USG special election candidate disqualified from senate race
Tanisha Saraff eliminated after violating campaign expenditures sanctions.
Tanisha Saraff eliminated after violating campaign expenditures sanctions.
Undergraduate Student Government special election candidate Tanisha Saraff was disqualified Sunday following several campaign violations.
USG held special elections last week to fill two vacant senate seats — with voting occurring Sept. 18-20 and results to be announced Tuesday night at their senate meeting.
The judicial council reprimanded Saraff after receiving an anonymous tip Friday regarding Saraff’s distributing cookies at Leavey Library on Thursday and prompting students to vote for her. The council then received a second tip — also on Friday — alleging Saraff had been campaigning with a sign, marker and posters.
This campaign strategy violated prohibitions against spending any money on special election campaigning and providing goods in exchange for votes. Saraff, a sophomore majoring in economics and math, said she was not aware of the rules she had violated at the time.
“[After receiving the sanctions], I felt really stupid for not going through the elections code properly,” Saraff said. “The first thing that I did was go through the elections code, because I was feeling very naive. I was trying to understand the capacity in which I violated the different rules laid out by them.”
In a regular election, candidates are permitted to distribute physical items on campus, although candidates are still prohibited from exchanging goods for votes. Special elections use a unique set of rules to expedite the process and allow candidates to focus on spreading their platform through social media.

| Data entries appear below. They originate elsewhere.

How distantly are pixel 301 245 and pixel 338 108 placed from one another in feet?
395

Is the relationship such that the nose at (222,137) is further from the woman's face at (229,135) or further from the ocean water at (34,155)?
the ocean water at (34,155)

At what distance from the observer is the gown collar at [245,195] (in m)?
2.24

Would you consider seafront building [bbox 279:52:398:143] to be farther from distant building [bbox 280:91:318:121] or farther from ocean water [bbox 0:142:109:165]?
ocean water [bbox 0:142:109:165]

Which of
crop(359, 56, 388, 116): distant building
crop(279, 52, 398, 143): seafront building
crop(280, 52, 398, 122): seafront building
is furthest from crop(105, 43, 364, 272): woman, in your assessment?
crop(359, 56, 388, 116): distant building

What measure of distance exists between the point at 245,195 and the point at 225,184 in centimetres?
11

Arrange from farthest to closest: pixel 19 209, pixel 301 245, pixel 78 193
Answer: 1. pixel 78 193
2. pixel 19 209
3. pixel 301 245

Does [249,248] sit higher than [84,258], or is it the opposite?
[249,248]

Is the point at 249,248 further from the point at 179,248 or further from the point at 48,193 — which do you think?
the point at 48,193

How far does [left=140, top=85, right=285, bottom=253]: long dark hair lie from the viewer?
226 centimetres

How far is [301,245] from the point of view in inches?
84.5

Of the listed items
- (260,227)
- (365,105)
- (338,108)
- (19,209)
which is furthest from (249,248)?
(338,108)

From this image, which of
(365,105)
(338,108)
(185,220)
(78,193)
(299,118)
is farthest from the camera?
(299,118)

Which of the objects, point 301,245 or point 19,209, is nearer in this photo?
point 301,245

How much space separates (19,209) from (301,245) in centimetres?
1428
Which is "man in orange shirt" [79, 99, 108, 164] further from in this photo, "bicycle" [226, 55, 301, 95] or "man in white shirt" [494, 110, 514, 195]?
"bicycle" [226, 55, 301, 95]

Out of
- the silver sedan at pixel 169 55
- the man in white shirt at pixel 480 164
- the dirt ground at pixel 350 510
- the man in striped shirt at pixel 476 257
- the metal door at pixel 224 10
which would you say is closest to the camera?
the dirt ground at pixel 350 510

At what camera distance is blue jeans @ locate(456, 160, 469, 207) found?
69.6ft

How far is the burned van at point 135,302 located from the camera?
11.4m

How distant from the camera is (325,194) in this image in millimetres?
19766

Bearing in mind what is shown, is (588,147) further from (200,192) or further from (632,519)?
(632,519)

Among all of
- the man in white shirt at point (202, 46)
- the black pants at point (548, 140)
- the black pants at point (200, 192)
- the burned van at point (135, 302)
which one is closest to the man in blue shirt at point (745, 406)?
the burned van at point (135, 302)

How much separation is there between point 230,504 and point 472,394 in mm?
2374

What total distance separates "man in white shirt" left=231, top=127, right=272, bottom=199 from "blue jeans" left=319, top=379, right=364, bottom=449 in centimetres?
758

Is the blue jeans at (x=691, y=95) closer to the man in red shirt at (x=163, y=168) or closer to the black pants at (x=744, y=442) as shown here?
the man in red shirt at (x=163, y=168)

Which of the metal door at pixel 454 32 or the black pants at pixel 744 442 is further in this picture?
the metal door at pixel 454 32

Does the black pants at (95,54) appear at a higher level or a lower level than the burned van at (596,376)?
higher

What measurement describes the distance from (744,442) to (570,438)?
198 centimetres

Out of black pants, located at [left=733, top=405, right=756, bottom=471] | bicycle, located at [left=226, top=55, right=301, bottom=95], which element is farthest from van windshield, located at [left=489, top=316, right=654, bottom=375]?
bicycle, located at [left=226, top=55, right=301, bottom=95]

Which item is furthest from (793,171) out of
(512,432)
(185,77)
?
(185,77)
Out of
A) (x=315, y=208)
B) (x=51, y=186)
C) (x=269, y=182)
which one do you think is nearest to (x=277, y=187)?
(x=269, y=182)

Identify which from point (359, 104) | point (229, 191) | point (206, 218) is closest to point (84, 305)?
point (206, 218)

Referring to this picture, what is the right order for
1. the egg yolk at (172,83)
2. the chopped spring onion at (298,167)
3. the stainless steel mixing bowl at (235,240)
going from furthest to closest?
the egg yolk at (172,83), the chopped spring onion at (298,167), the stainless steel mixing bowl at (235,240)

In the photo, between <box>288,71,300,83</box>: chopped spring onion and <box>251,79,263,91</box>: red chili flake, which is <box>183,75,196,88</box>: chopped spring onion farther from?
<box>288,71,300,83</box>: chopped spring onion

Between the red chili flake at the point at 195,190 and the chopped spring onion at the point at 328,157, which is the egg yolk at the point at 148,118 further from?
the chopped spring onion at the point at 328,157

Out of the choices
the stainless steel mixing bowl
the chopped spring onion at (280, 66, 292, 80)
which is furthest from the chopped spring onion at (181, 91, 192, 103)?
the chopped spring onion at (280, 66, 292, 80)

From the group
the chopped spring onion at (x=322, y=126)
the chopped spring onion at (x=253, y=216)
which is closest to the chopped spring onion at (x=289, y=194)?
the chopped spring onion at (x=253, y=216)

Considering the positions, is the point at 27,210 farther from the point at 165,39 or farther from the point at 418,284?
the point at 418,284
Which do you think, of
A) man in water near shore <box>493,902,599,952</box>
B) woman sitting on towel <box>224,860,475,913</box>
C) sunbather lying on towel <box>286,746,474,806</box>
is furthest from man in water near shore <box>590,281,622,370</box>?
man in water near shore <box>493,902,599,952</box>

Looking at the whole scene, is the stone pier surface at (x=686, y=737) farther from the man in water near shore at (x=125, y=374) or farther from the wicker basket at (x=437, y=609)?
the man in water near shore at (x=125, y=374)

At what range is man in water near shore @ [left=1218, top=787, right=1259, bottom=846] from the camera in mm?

“Special elections are naturally more expedited and streamlined compared to general elections, and our primary focus is filling vacant seats quickly,” chief justice Susanna Andryan said. “It wouldn’t be efficient to invest time and resources and money into traditional campaign materials.”
On Friday morning, the judicial council barred Saraff from campaigning for the rest of the day and ordered her to shut down her campaign account immediately as sanction for the code violation.
Though Saraff deactivated her campaign account, she posted a call to vote in the special election on her personal Instagram account later that day.
The judicial council ruled that action was in violation of their sanctions and disqualified Saraff from the election entirely. Saraff accepted the decision and waived her right to a hearing but said she did not understand the rules of the sanctions at the time.
“The notice that they sent me asked me to stop campaigning, but I didn’t understand the
full implication of the context in which they were referring to campaigning,” Saraff said. “But then, when I went through that email like a second and a third time, and I was asking other people to also interpret that for me, I was able to get more clarity on why I made that mistake.”
Prior to the election, the judicial council held a mandatory candidate meeting to set the guidelines and rules.
“I made it very specific that in no way could candidates spend money on the election,” Andryan said. “We also said, ‘We’re not giving a budget,’ so they shouldn’t be spending their own money.”
Saraff said she learned a lot from the experience and plans to run in the USG senate general election held in spring.
“I had so much passion that I was bringing to the campaign,” she said. “Because of that passion, I got carried away and didn’t realize the limitations of the special elections code.”
Andryan said she hopes to update the current elections code to reflect the values of the council and ensure fairness throughout the election process.
“I will be more clear in terms of pre-owned materials. In terms of the elections code itself, the judicial council is working on current reforms of the elections code as well, just to make things more specific,” Andyran said.